▸ RECORDS FOR PROCESSING:
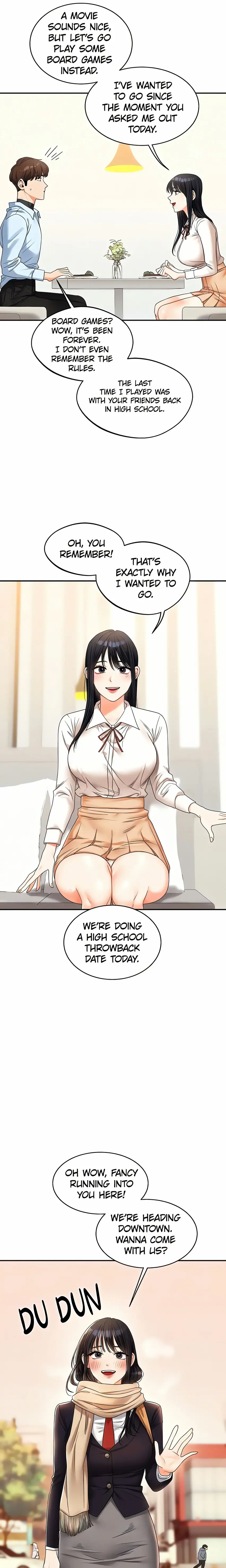 Power Play (Siren) (Official) Uncensored, chapter 18, page 6 of 33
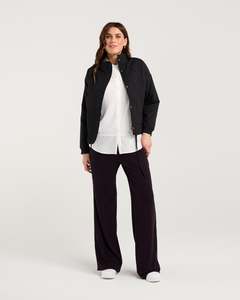 Jackets: Helena Quilted Jacket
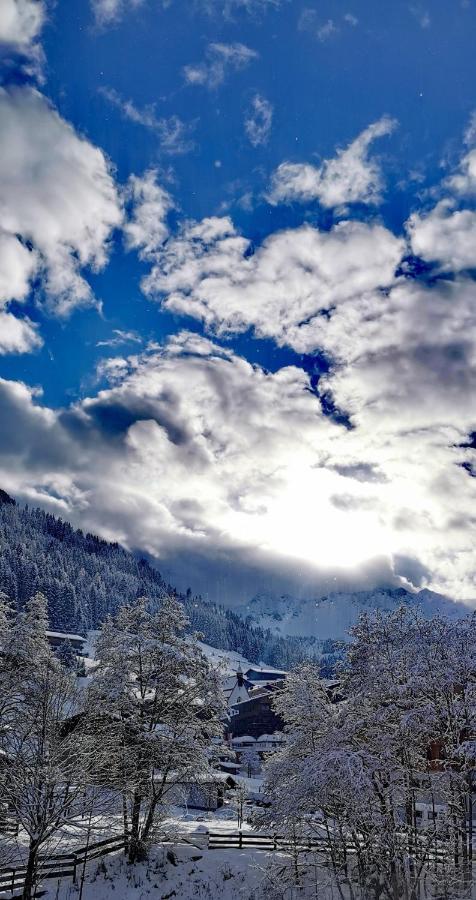 Alpbach Loft Apartment Luaran gambar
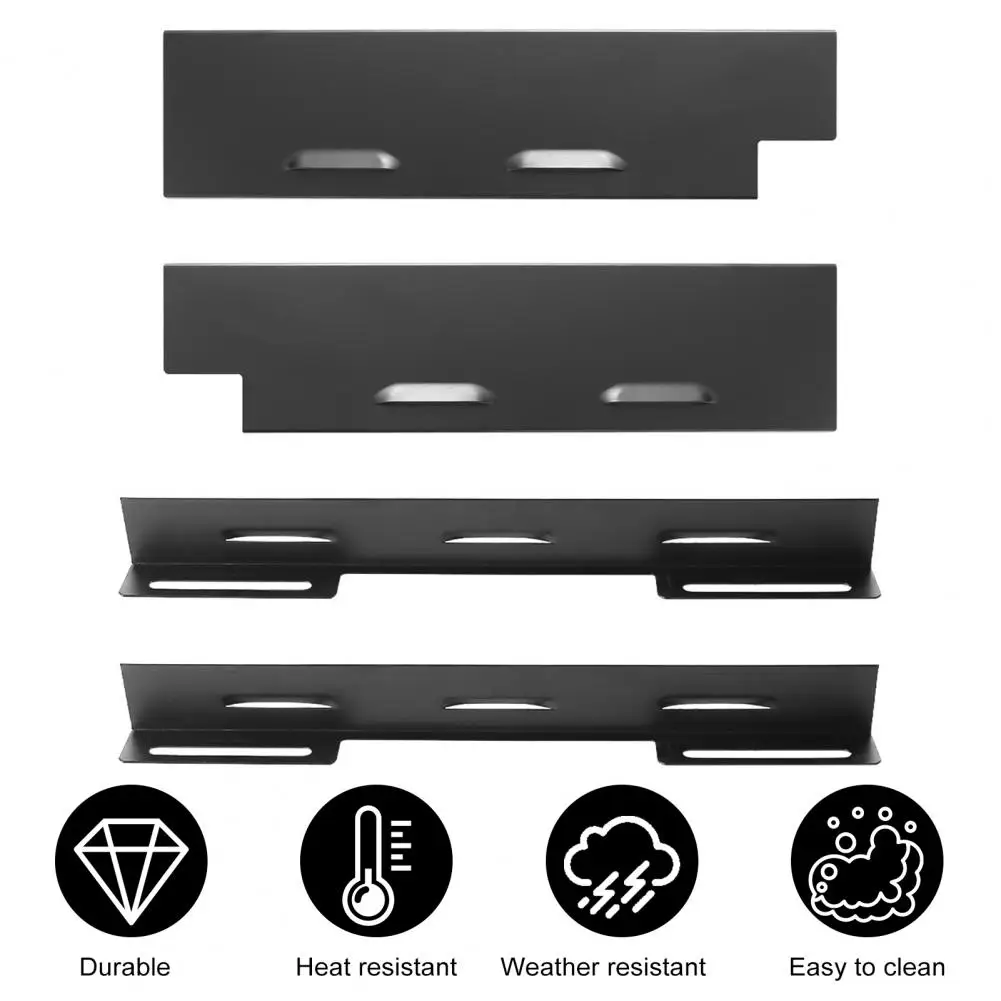 Griddle Wind Wind Gurad for Blackstone Griddle Stainless Steel Guard Set for Blackstone 17-36 Inch Even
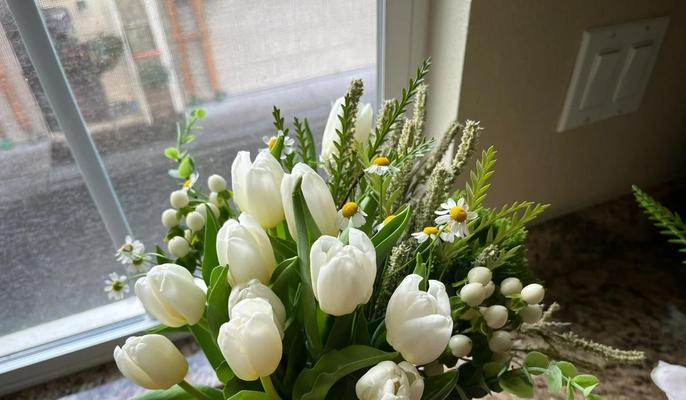 绿色枝条手捧花象征什么？手捧绿色枝条花的含义是什么？
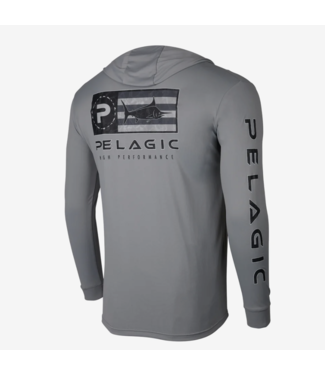 PELAGIC - Custom Rod and Reel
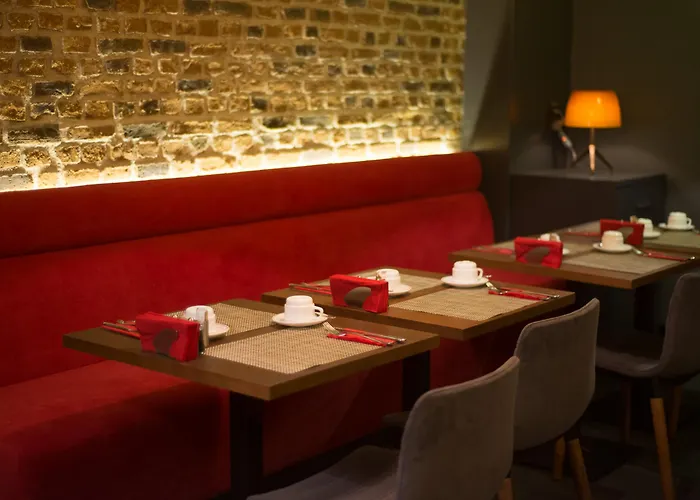 מלון Favori Nisantasi 3*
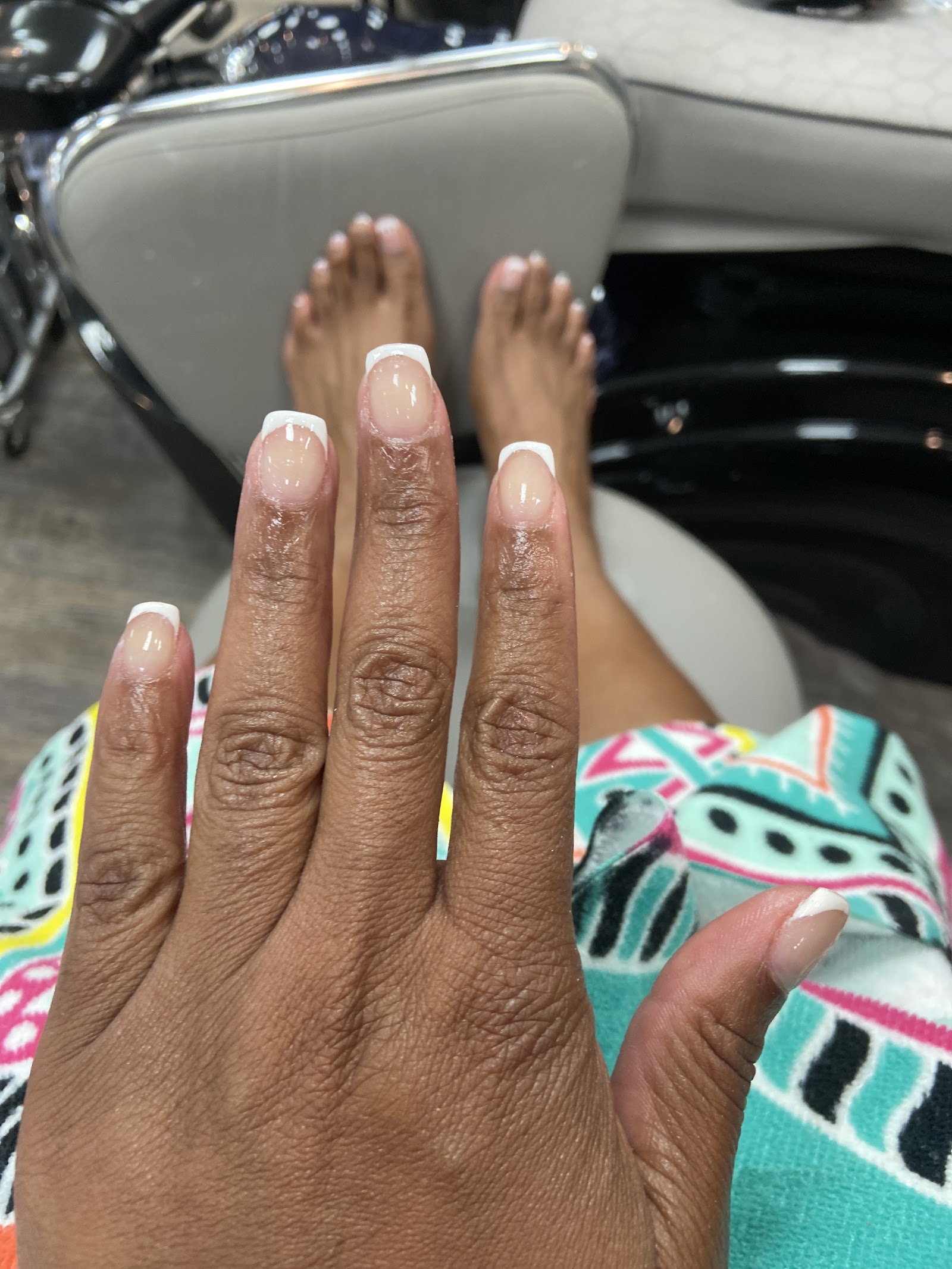 Ocean Nails nail photo 3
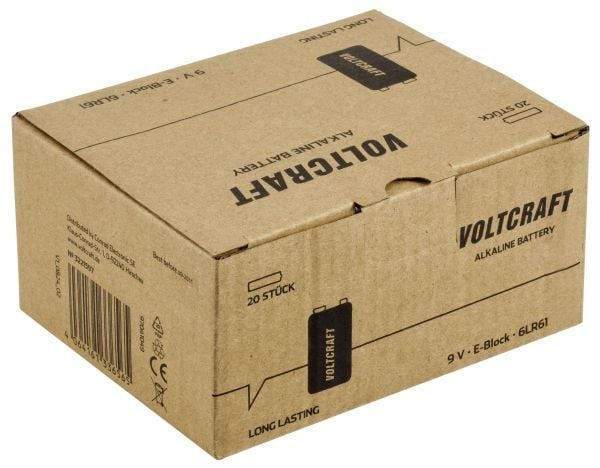 VOLTCRAFT VC-16107985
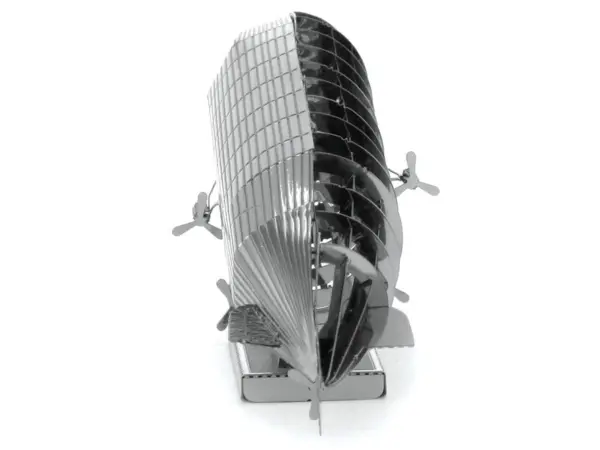 Model Kit Graf Zeppelin Airship (Moderate Difficulty) Steel Model by Metal Earth #3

▸ EXERCISE: The material above is to be output exactly, with each picture left out.

▸ RESPONSE TO THIS EXERCISE:
 Power Play (Siren) (Official) Uncensored, chapter 18, page 6 of 33
 Jackets: Helena Quilted Jacket
 Alpbach Loft Apartment Luaran gambar
 Griddle Wind Wind Gurad for Blackstone Griddle Stainless Steel Guard Set for Blackstone 17-36 Inch Even
 绿色枝条手捧花象征什么？手捧绿色枝条花的含义是什么？
 PELAGIC - Custom Rod and Reel
 מלון Favori Nisantasi 3*
 Ocean Nails nail photo 3
 VOLTCRAFT VC-16107985
 Model Kit Graf Zeppelin Airship (Moderate Difficulty) Steel Model by Metal Earth #3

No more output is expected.